Evolutionists are excited about a recent discovery: hind legs in a fossil snake.¹

But what was actually found, and what are acceptable—and unacceptable—interpretations?

What was found?

Actually, the fossil itself is fairly old news: French palaeontologists Jean-Claude Rage and François Escuillié discovered it in 2000, imprinted in a thin limestone block near the Lebanese village of al-Nammoura. The 85 cm (33.5 in) long creature was assigned under uniformitarian stratigraphy to the Cenomian stage, the first stage of the Upper Cretaceous, and ‘dated’ to about 94 million years old. It was first named Podophis descouensi,² but the genus name was taken so it had to be renamed Eupodophis.³

Alexandra Houssaye from the National Museum of Natural History, Paris, and her team analysed this with the intense X-ray beams from the European Synchrotron Radiation Facility on the edge of the Alps. The process is called computed laminography, where a 3D picture is worked out from hundreds of 2D X-ray images slicing through the creature. Thus the creature could be analyzed in fine detail without destroying it.

Creationists have no problem in principle with loss of features through natural processes. Development of leglessness is not evidence for molecules-to-man evolution, which requires addition of new genetic information.
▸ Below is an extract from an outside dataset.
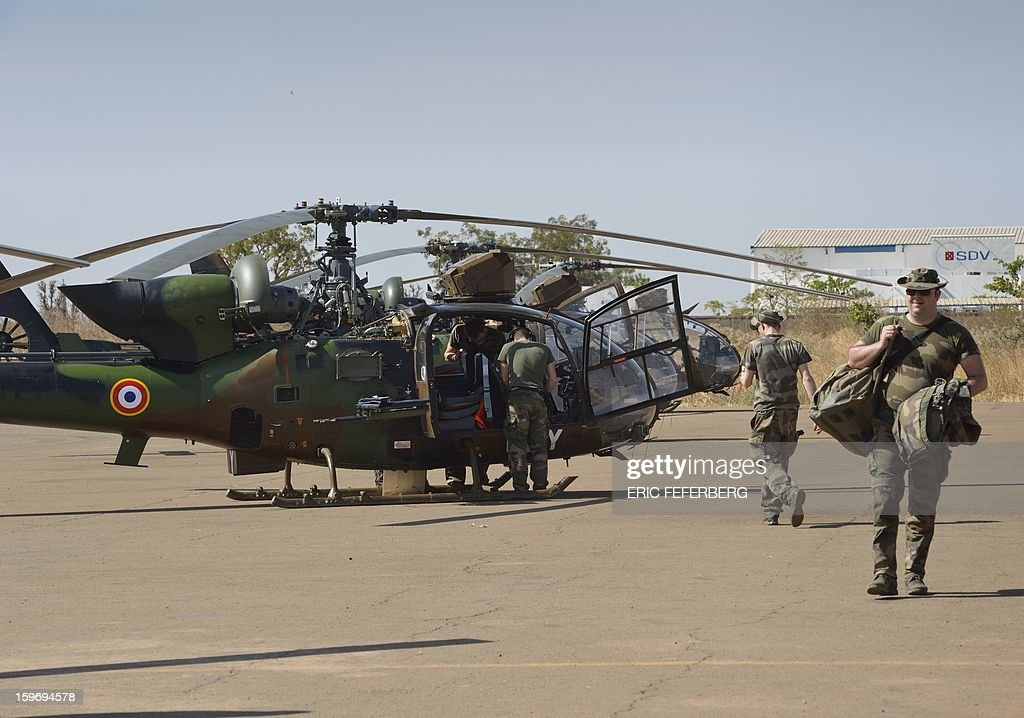 French Gazelles helicopters from the 5th RHC (Combat Helicopter Regiment) are parked on the 101 airbase near Bamako on January 18, 2013. France now has 1,800 troops on the ground in Mali, inching closer to the goal of 2,500 it plans to deploy in its African former colony, Defence Minister Jean-Yves Le Drian said today. That was 400 more than a day earlier, said the minister as he met with French special forces in the western port of Lorient. The troops have been sent to help the Malian army regain control of the north from Islamist groups.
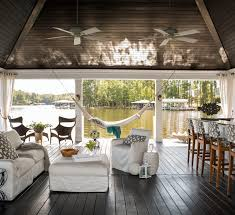 boat dock transformed into lounge features vaulted paneled ceiling dotted with ceiling fans over white slipcovered sofa and white slipcovered chair accented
The researchers make a reasonable claim to have found a femur (thigh bone), tibia and fibula (lower leg bones), knee joint and ankle bone. Dr Houssaye commented:

‘We were sure he had two legs but it was great to see it, and we hope to find other characteristics that we couldn't see on the other limb.’
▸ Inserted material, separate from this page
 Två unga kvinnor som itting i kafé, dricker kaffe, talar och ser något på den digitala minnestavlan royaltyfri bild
Indeed, the name means ‘snake with good legs’, so even the legs were not really a new discovery; it was the detail revealed by the advanced analytical technique. But whether ‘legs’ 2 cm (<1 inch) long and missing toes could be classed as ‘good’ is another matter.

Proof of evolution?

Even assuming it could be established that the ancestor of snakes today had legs, creationists have no problem in principle with loss of features through natural processes. Development of leglessness is not evidence for molecules-to-man evolution, which requires the addition of new genetic information. Loss of legs could be achieved through degeneration of the DNA information sequences that specify leg development. See also Beetle bloopers: Even a defect can be an advantage sometimes.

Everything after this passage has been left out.